We now support Play.ht’s new gRPC streaming API, which runs much faster than their HTTP API and is designed for realtime communication.

...
synthesizer_config=PlayHtSynthesizerConfig.from_telephone_output_device(
    api_key=os.getenv("PLAY_HT_API_KEY"),
    user_id=os.getenv("PLAY_HT_USER_ID"),
)
...

Example 2: Using Cartesia’s streaming synthesizer

We support Cartesia’s low-latency streaming API enabled by WebSockets. You can use the CartesiaSynthesizer with the CartesiaSynthesizerConfig to enable this feature.

Telephony

synthesizer_config=CartesiaSynthesizerConfig.from_telephone_output_device(
    api_key=os.getenv("CARTESIA_API_KEY"),
    voice_id=os.getenv("CARTESIA_VOICE_ID"),
)

In this example, the CartesiaSynthesizerConfig.from_output_device() method is used to create a configuration object for the Cartesia synthesizer. The method takes a speaker_output object as an argument, and extracts the sampling_rate and audio_encoding from the output device.

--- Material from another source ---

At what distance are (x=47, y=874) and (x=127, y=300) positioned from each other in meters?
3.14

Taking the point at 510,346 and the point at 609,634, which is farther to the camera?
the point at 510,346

Controlling Speed & Emotions

You can set the speed and emotion parameters in the CartesiaSynthesizerConfig object to control the speed and emotions of the agent’s voice! See this page for more details.

CartesiaSynthesizerConfig(
    api_key=os.getenv("CARTESIA_API_KEY"),
    voice_id=os.getenv("CARTESIA_VOICE_ID"),
    experimental_voice_controls={
        "speed": "slow",
        "emotion": "positivity: high"
    }
)

Example 3: Using Azure in StreamingConversation locally

from vocode.streaming.models.synthesizer import AzureSynthesizerConfig
from vocode.helpers import create_microphone_input_and_speaker_output

microphone_input, speaker_output = create_microphone_input_and_speaker_output(
        streaming=True, use_default_devices=False
)

conversation = StreamingConversation(
    ...
    synthesizer=AzureSynthesizer(
        AzureSynthesizerConfig.from_output_device(speaker_output)
    ),
    ...
)

In this example, the AzureSynthesizerConfig.from_output_device() method is used to create a configuration object for the Azure synthesizer. The method takes a speaker_output object as an argument, and extracts the sampling_rate and audio_encoding from the output device.